Lemmatization is the breakdown of a word to its root form, called lemma
The .lemma attribute gets the lemma of that token

In [7]:
# Most common words excluding stop words and punctuations
import spacy
from collections import Counter
nlp = spacy.load("en_core_web_sm")
complete_text = (
    "Gus Proto is a Python developer currently"
    " working for a London-based Fintech company. He is"
    " interested in learning Natural Language Processing."
    " There is a developer conference happening on 21 July"
    ' 2019 in London. It is titled "Applications of Natural'
    ' Language Processing". There is a helpline number'
    " available at +44-1234567891. Gus is helping organize it."
    " He keeps organizing local Python meetups and several"
    " internal talks at his workplace. Gus is also presenting"
    ' a talk. The talk will introduce the reader about "Use'
    ' cases of Natural Language Processing in Fintech".'
    " Apart from his work, he is very passionate about music."
    " Gus is learning to play the Piano. He has enrolled"
    " himself in the weekend batch of Great Piano Academy."
    " Great Piano Academy is situated in Mayfair or the City"
    " of London and has world-class piano instructors."
)
complete_doc = nlp(complete_text)

words = [
    token.text
    for token in complete_doc
    if not token.is_stop and not token.is_punct
]

print(Counter(words).most_common(5))

[('Gus', 4), ('London', 3), ('Natural', 3), ('Language', 3), ('Processing', 3)]


Part of Speech Tagging POS

Noun, Pronoun, Adjective, Verb, Adverb, preposition, Conjuction, interjection

That is what .pos_ attribute of a token is 

In [8]:
import spacy
nlp = spacy.load("en_core_web_sm")
about_text = (
 "Gus Proto is a Python developer currently"
 " working for a London-based Fintech"
 " company. He is interested in learning"
 " Natural Language Processing."
)
about_doc = nlp(about_text)
for token in about_doc:
 print(
     f""" TOKEN: {str(token)}
    =====
    TAG: {str(token.tag_):10} POS: {token.pos_}
    EXPLANATION: {spacy.explain(token.tag_)}"""

EXERCISE DETAILS:
In the spaCy notes, what is the root form of a word called?

DATA PROVIDED:
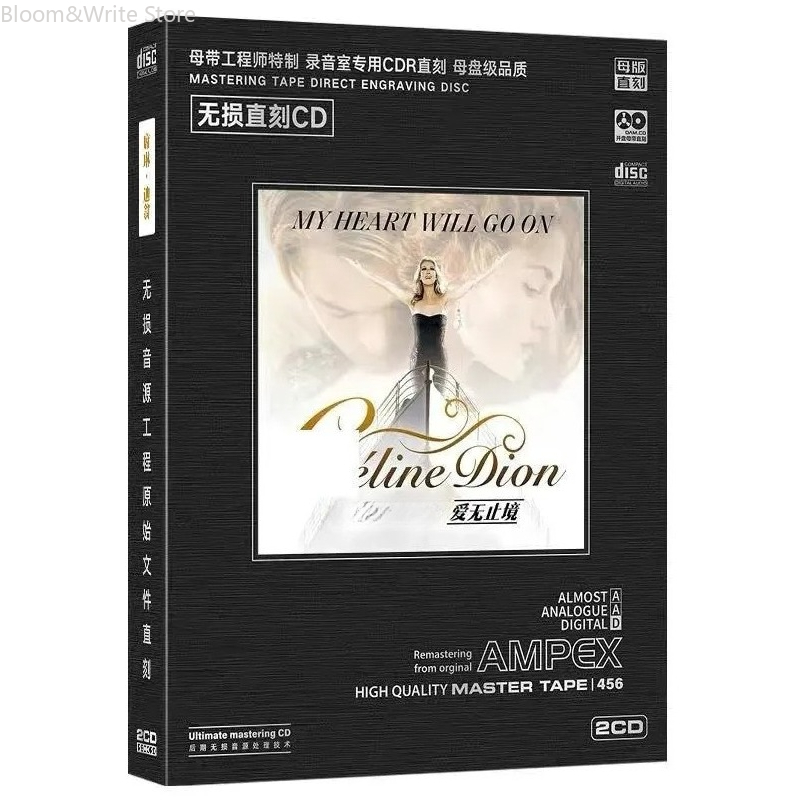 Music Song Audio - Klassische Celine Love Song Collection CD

--

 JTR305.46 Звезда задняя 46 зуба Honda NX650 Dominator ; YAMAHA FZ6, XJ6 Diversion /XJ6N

---

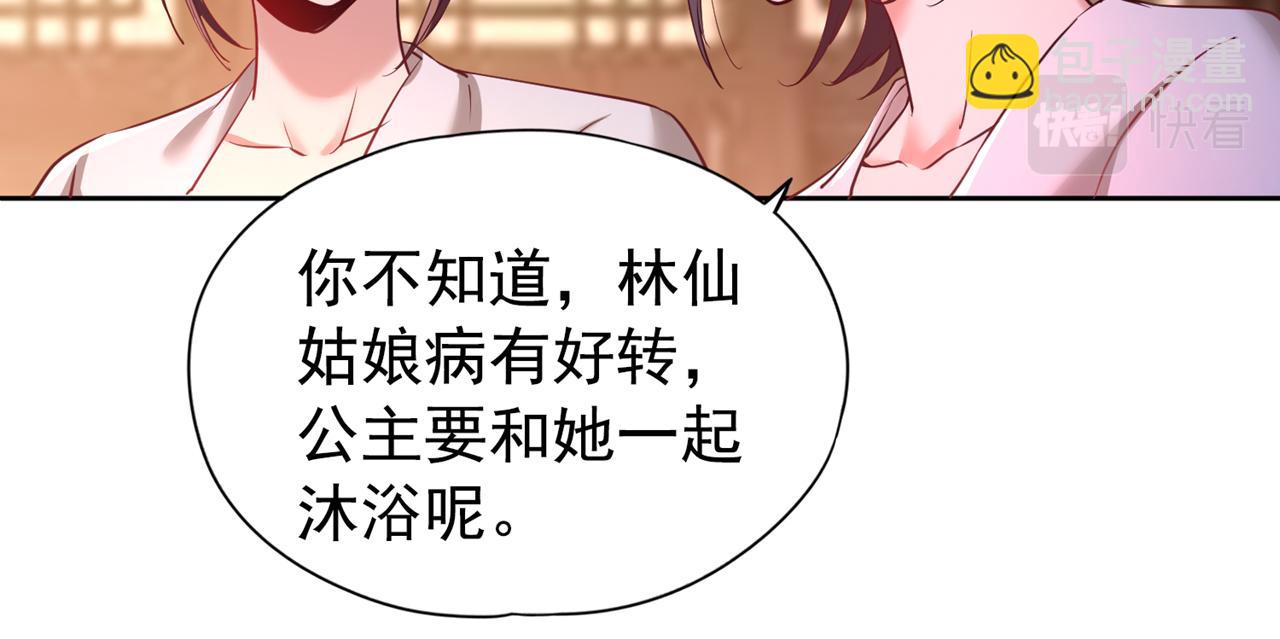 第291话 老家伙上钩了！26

ANSWER SPACE:
It is called a lemma.